Desde a tão esperada classificação da UNESCO a SANITA tornou-se mais suja, mais mal cheirosa e com novos parasitas.

Depois de os bares da zona terem feito um esforço considerável para os seus clientes não perturbarem esta zona histórica, eis que a abertura (há algum tempo) de uma garrafeira (mesmo colada aos bares) veio estragar tudo. Não tenho nada contra garrafeiras, todos têm direito ao seu negócio e às características naturais de sobrevivência.

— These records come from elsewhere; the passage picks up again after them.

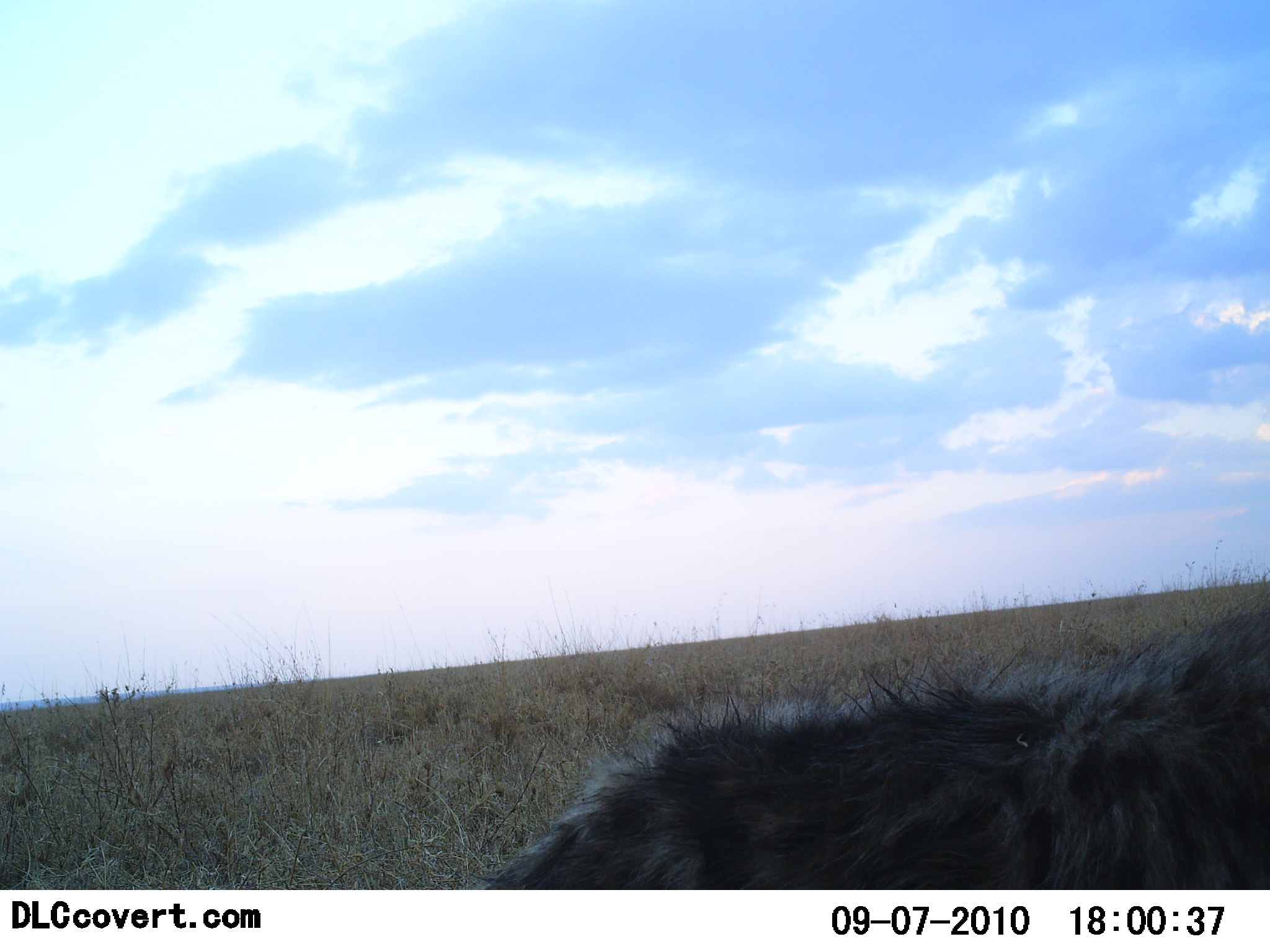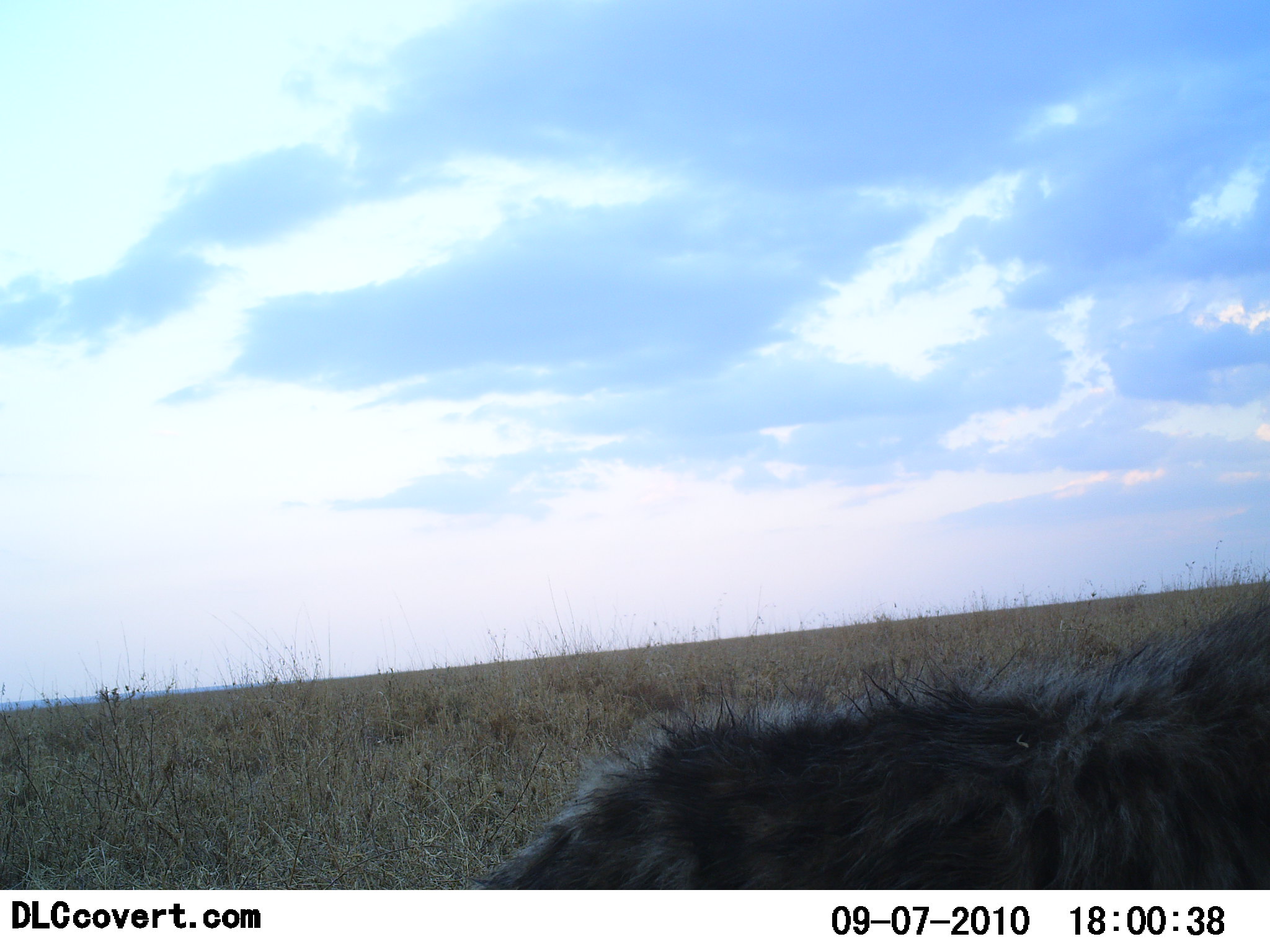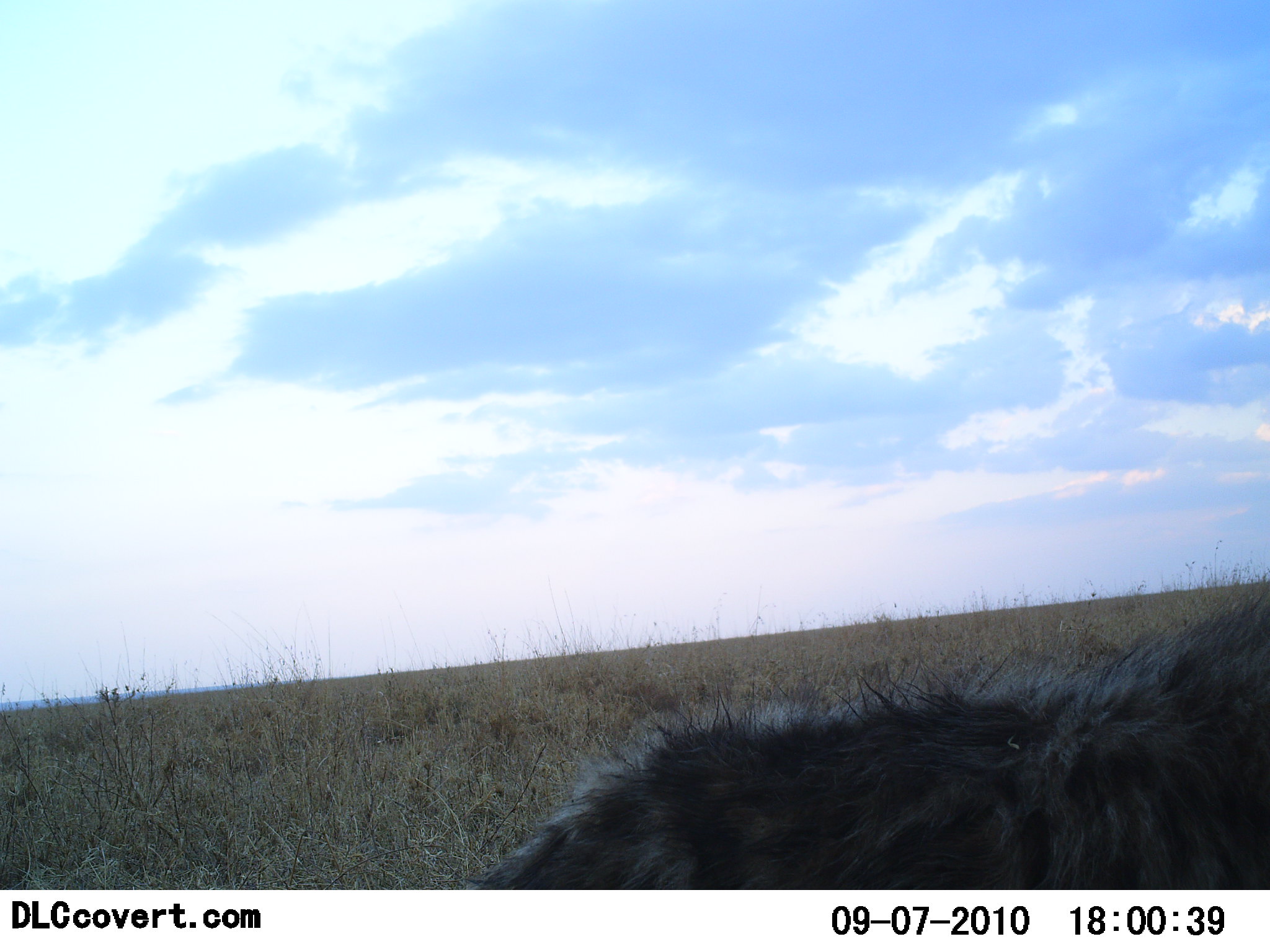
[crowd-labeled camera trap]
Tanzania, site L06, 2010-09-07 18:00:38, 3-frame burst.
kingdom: Animalia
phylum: Chordata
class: Mammalia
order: Carnivora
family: Hyaenidae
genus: Crocuta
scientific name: Crocuta crocuta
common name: spotted hyena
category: hyenaspotted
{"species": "hyenaspotted (spotted hyena) (Crocuta crocuta)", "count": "1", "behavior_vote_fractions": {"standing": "75%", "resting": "8%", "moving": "17%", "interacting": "0%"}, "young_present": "0%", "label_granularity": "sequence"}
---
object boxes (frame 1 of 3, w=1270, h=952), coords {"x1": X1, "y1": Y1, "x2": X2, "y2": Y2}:
animal: {"x1": 485, "y1": 605, "x2": 1270, "y2": 889}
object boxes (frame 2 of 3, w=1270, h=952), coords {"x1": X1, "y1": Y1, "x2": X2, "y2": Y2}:
animal: {"x1": 476, "y1": 598, "x2": 1270, "y2": 889}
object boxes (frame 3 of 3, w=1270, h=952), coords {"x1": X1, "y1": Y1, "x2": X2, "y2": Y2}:
animal: {"x1": 473, "y1": 597, "x2": 1270, "y2": 887}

Se os bares não podem servir bebidas com vidro, nem garrafas, para o exterior porque é que a garrafeira pode? O que acontece é que, até às duas da manhã, qualquer pessoa pode abastecer-se de litrosas de cerveja, e outras bebidas, e ficar toda a noite (até de madrugada) sentados nas escada da Catedral da Sé-Velha. Pior, acabam de beber e partem as garrafas num comportamento misto de atrasados mentais com hiper-atrasados mentais. Os moradores dispensam esses rituais ruidosos, acrescentar aos grunhos de vozes ébrias. Quem deu licença para a garrafeira trabalhar deverá providenciar vidrões para a zona. (Não pode? É Património da Humanidade? Então e os vidros partidos?).

A minha pergunta é muito simples: se um grupo de pessoas (pequeno que seja) se concentrar em qualquer zona da cidade e fizer barulho, depois da meia-noite, chamam a policia e esta tem de dispersar quem incomoda. Certo? Então porque isso não acontece na Sé-Velha, numa zona agora protegida e envaidada como Património da Humanidade?

A PSP mais depressa vem à Sé-Velha de dia, acudir a um desacato de caninos, do que á noite para manter a segurança da zona. Ultimamente têm feito uma espécie de visitas, haviam de fazer mais e a horas mais eficazes, digo entre as 3:30 e as 4:30 da manhã. E não da 1:00 às 2:00 horas, como tem acontecido (a essa hora não se passa nada). Mesmo os bares já terem proposto a sugestão de pagarem a permanência da PSP no local, o certo é que – ou não foi aceite ou não está a ser cumprida (a sugestão/proposta). Ou seja, será deveras injusto os bares virem a sofrer cortes de horário de funcionamento pela inércia das devidas entidades actuarem.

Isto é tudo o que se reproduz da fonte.